Cornel West says we can stop worrying about "Wholeness" in the Romantic sense.  Twain knew.  West says we all got here through the "funk of life."  "The love push that got us here," he says.  It's easier to imagine if your mother was a hippie, which mine was sort of, and young.

And what if that funky vessel turns around and buys you flannel pajamas with monkeys for Christmas and noise-reducing headphones and reads all your poems, even though she doesn't like poems?  If I never bring more people here, how do I pay it back?  How does the love push work then?

Voice says, "Be your own funky vessel."  The good-enough funk.

April 2nd poem

Saturday, April 02, 2011

List Poem-Essay for A.

1.  Remember when I was Bertha and you were Grace Poole and how we couldn't stop laughing for years, me mad in the attic like that?

2.  Remember us Jane Eyre all that time, our little orphan souls, those dolls?  Those monkeys.

3.  It's been twenty years.  What have we learned?

4.  The look on your face when loud people cornered me in bars in Kansas and told me "smile."  Your look at my look.  Your chortle.

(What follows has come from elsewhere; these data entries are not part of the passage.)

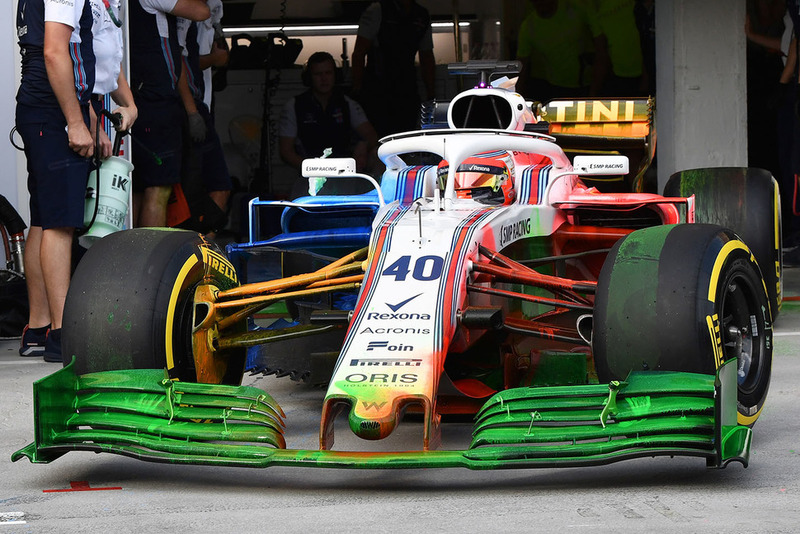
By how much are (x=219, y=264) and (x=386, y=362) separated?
1.22 meters

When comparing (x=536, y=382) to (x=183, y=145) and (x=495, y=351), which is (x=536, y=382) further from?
(x=183, y=145)

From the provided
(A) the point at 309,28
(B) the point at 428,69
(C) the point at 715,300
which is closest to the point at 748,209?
(C) the point at 715,300

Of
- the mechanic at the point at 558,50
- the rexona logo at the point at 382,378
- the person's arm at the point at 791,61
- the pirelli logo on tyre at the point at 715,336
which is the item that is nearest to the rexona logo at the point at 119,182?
the rexona logo at the point at 382,378

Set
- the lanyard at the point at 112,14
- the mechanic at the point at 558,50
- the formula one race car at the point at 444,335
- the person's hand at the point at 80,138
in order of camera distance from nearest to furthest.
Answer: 1. the formula one race car at the point at 444,335
2. the person's hand at the point at 80,138
3. the lanyard at the point at 112,14
4. the mechanic at the point at 558,50

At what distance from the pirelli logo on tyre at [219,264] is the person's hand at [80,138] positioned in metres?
1.93

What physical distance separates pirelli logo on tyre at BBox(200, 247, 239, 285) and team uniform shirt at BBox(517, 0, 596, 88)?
6.95m

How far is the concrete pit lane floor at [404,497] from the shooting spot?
3656 mm

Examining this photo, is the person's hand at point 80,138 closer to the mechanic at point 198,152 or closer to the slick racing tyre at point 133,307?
the mechanic at point 198,152

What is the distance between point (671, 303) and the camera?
13.9ft

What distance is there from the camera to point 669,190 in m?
7.46

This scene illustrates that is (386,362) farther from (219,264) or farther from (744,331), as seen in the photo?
(744,331)

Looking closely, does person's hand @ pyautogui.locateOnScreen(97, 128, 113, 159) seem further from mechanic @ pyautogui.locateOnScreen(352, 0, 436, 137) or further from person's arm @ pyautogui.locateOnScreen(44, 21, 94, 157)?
mechanic @ pyautogui.locateOnScreen(352, 0, 436, 137)

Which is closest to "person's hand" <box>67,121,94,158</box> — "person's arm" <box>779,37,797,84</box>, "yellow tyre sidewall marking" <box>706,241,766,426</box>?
"yellow tyre sidewall marking" <box>706,241,766,426</box>

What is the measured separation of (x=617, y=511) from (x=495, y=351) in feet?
5.20
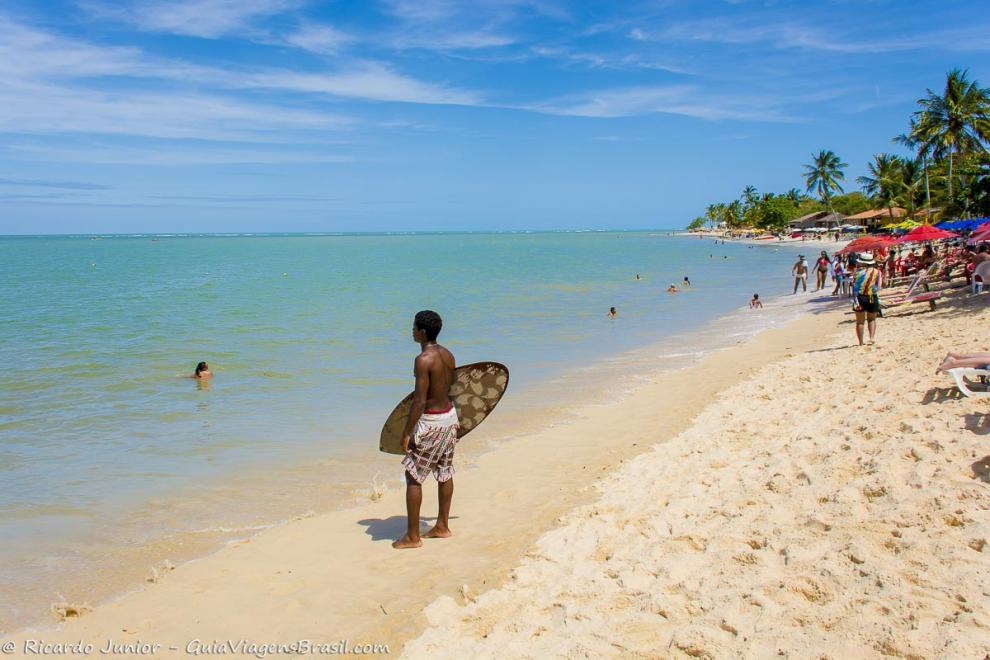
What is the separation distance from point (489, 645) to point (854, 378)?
260 inches

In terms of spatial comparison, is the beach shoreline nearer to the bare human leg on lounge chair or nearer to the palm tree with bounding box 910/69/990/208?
the bare human leg on lounge chair

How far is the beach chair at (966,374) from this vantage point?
20.3 ft

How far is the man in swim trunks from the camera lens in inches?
196

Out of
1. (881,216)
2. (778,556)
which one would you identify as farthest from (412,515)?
(881,216)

5.  This is my second poem in which you chortle.

6.  In Providence, we put ourselves at the kitchen table with acrylic paints, like kids of ourselves.  I painted a cosmic egg on the back of a cardboard timeline you'd made of nineteenth-century novels and concurrent events for your comprehensive exams.

7.  There's our poem right there.

8.  You sitting in a heap of books outside Schultz's office, wearing tights and a black checked jumper dress.  Your hair was always slightly fuzzy in college, which made you seem worth knowing.   

9.  You once told me it didn't matter if I forgot what I read because I'd already integrated it.  Can I give up knowing things for 40?  I'm tired of "knowing." 

10.  Cosmic egg.

April 1st poem

Friday, April 01, 2011

"Who would ever want to be treated like a woman in a hospital?"
--Bernadette Mayer, "Fixation"

My mother and my grandmother are both still mad
about being treated like women in hospitals.
And that is how we got here! 
I tell my grandmother that my friend Annmarie
recently gave birth.  My grandmother looks at me,
says, "I wouldn't do it for anything." 


Friday, April 01, 2011

Fiiiiine.  I'm going to write a poem draft a day for National Poetry Month again this year.  I was completely on the fence about posting these, but I am going to do it.  I may even throw some drafts of collaborative poems into the mix, if I can enlist my usual collaborators to participate.    

Here's Ada Limon's blog, on which she and Jennifer L. Knox will be posting their poems-a-day.  I enjoyed theirs last year. 

Hopefully by the end of this, the trees will have leaves.  (That isn't a metaphor.)